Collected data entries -
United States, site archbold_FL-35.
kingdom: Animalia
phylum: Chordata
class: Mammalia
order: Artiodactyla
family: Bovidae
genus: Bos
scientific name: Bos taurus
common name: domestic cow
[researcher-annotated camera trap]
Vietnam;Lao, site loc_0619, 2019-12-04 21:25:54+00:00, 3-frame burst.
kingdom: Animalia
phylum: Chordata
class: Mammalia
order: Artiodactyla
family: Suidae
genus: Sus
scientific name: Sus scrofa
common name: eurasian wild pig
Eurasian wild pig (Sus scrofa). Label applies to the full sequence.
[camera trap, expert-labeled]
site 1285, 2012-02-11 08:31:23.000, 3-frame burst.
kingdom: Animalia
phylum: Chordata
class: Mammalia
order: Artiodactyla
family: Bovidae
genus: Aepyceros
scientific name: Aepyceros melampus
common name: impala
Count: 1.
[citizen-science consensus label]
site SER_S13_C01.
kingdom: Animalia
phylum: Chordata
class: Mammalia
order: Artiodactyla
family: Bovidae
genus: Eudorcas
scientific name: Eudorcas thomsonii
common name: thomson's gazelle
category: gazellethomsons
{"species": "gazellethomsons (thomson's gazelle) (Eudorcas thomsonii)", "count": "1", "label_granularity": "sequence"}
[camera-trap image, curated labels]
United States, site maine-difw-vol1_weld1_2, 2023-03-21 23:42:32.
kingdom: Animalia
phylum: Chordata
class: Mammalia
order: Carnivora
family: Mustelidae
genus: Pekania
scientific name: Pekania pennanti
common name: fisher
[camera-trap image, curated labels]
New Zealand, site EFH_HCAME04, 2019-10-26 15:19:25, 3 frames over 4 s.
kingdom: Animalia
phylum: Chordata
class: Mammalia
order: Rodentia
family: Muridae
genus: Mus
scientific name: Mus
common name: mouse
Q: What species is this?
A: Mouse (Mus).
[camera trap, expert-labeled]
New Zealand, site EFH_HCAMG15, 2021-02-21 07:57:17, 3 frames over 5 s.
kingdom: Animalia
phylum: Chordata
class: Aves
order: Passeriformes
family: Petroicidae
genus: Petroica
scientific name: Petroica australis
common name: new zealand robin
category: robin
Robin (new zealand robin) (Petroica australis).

WHAT NEEDS TO BE DONE - Check each line in the records above for the word "site". Return those that have it.

EXERCISE RESPONSE -
United States, site archbold_FL-35.
Vietnam;Lao, site loc_0619, 2019-12-04 21:25:54+00:00, 3-frame burst.
site 1285, 2012-02-11 08:31:23.000, 3-frame burst.
site SER_S13_C01.
United States, site maine-difw-vol1_weld1_2, 2023-03-21 23:42:32.
New Zealand, site EFH_HCAME04, 2019-10-26 15:19:25, 3 frames over 4 s.
New Zealand, site EFH_HCAMG15, 2021-02-21 07:57:17, 3 frames over 5 s.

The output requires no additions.